▶ [TASK TO CARRY OUT] Quote every one of the records below word for word. Leave the pictures out of your answer.

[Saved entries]
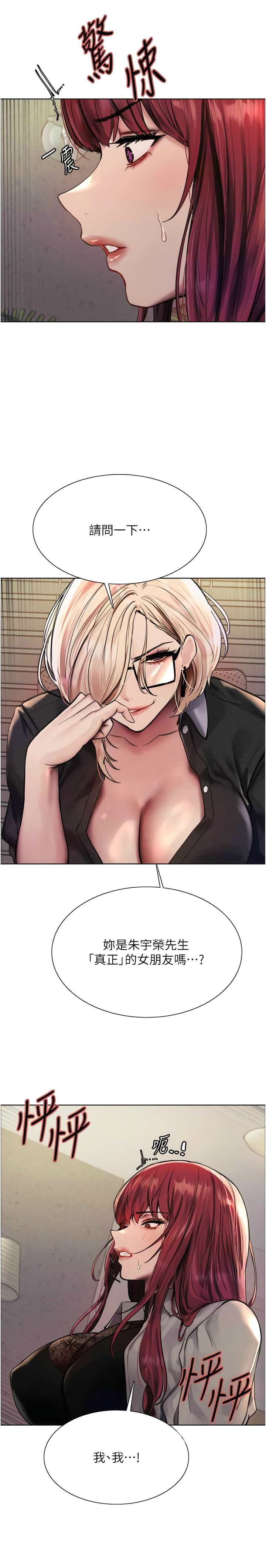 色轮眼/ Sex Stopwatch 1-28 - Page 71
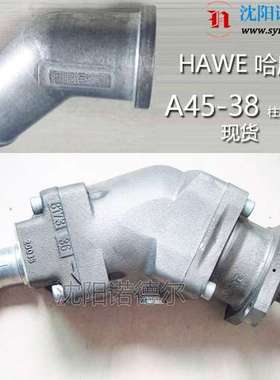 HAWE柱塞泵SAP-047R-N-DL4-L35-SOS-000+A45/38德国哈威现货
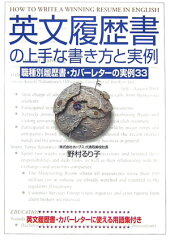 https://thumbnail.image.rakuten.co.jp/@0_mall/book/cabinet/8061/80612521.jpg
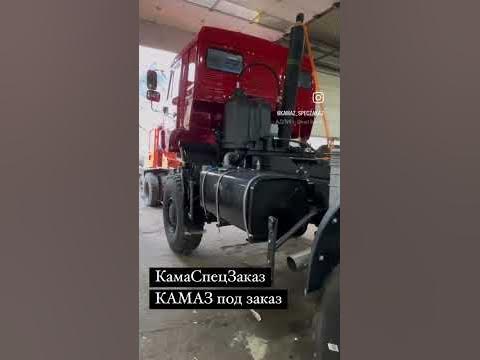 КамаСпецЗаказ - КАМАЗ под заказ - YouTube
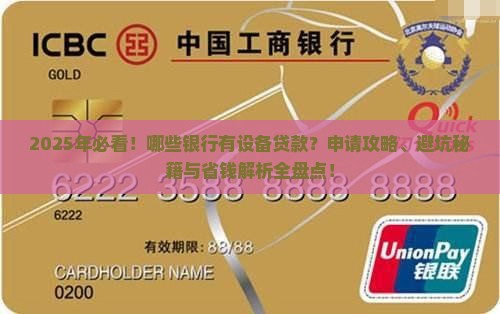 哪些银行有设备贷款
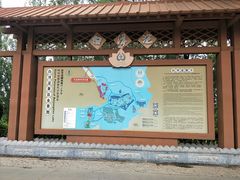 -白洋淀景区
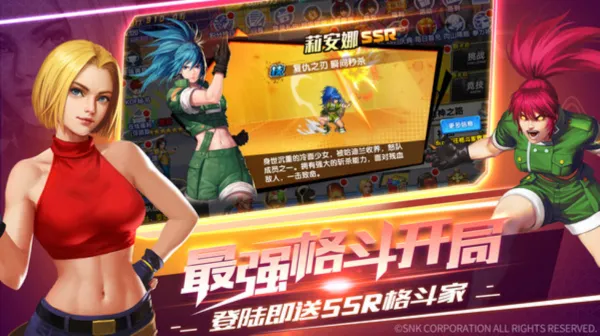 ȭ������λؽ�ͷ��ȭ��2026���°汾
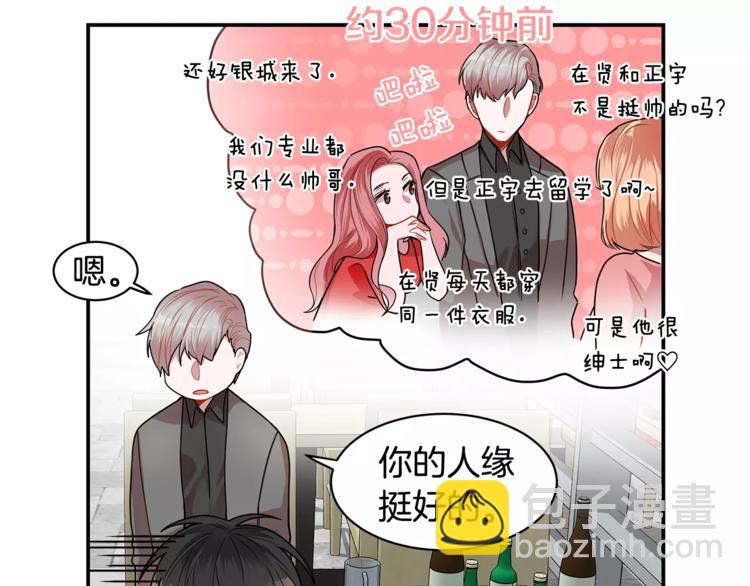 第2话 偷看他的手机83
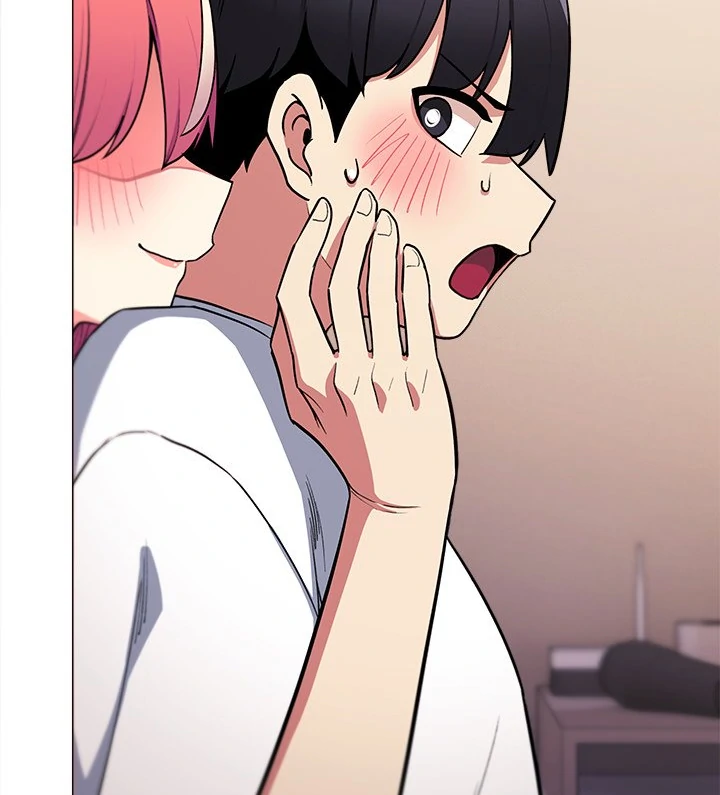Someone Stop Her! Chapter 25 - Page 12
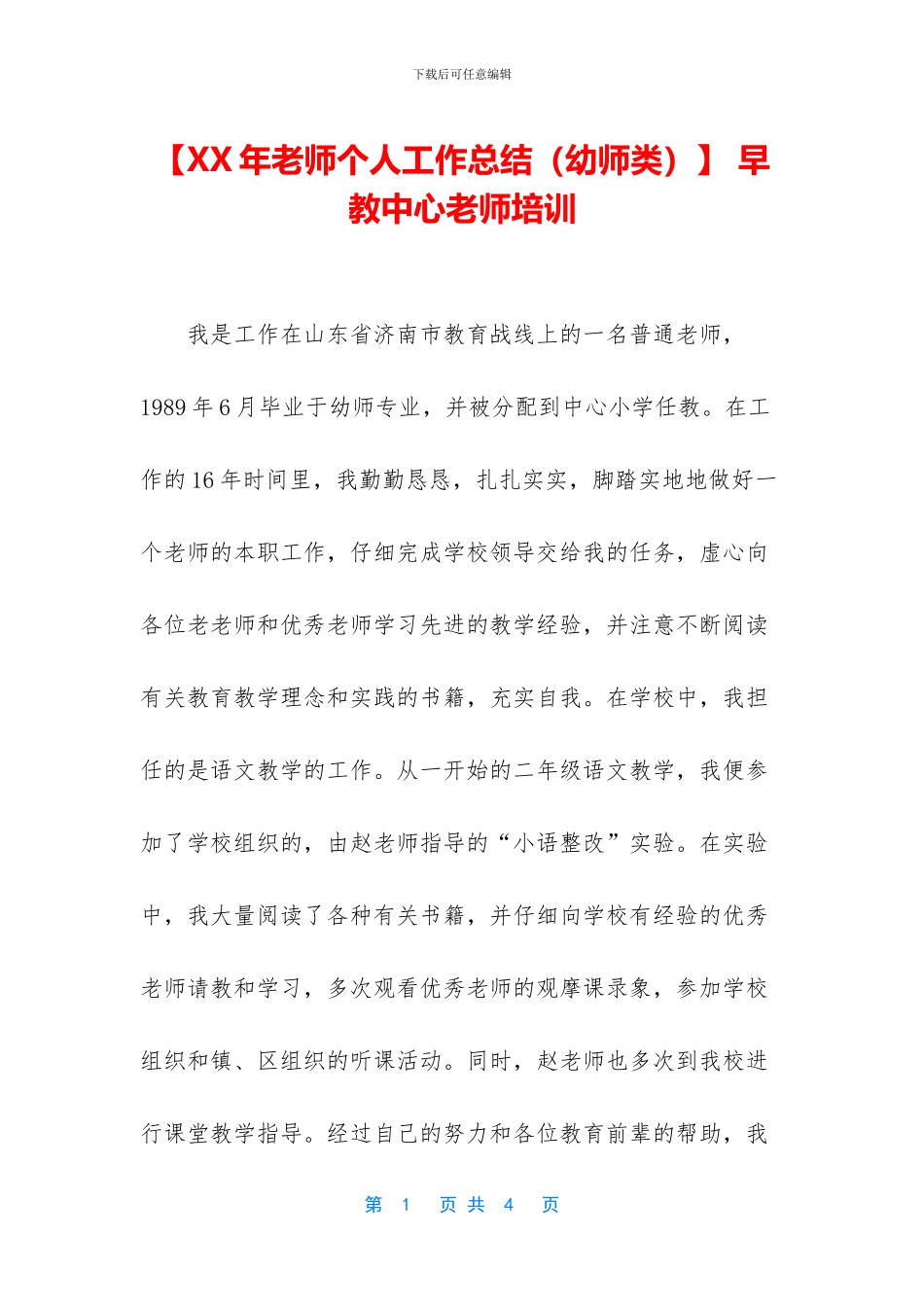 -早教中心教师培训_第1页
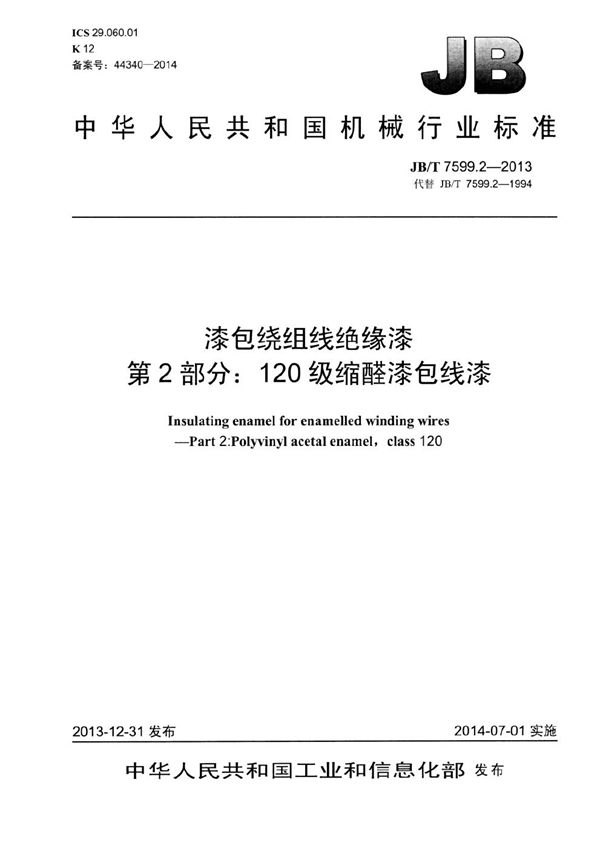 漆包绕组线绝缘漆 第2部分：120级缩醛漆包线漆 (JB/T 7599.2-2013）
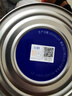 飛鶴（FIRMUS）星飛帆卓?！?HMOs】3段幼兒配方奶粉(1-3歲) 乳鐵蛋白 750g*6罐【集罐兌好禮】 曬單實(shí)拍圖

▶ [SOLUTION FOR THIS PROBLEM]
 色轮眼/ Sex Stopwatch 1-28 - Page 71
 HAWE柱塞泵SAP-047R-N-DL4-L35-SOS-000+A45/38德国哈威现货
 https://thumbnail.image.rakuten.co.jp/@0_mall/book/cabinet/8061/80612521.jpg
 КамаСпецЗаказ - КАМАЗ под заказ - YouTube
 哪些银行有设备贷款
 -白洋淀景区
 ȭ������λؽ�ͷ��ȭ��2026���°汾
 第2话 偷看他的手机83
Someone Stop Her! Chapter 25 - Page 12
 -早教中心教师培训_第1页
 漆包绕组线绝缘漆 第2部分：120级缩醛漆包线漆 (JB/T 7599.2-2013）
 飛鶴（FIRMUS）星飛帆卓?！?HMOs】3段幼兒配方奶粉(1-3歲) 乳鐵蛋白 750g*6罐【集罐兌好禮】 曬單實(shí)拍圖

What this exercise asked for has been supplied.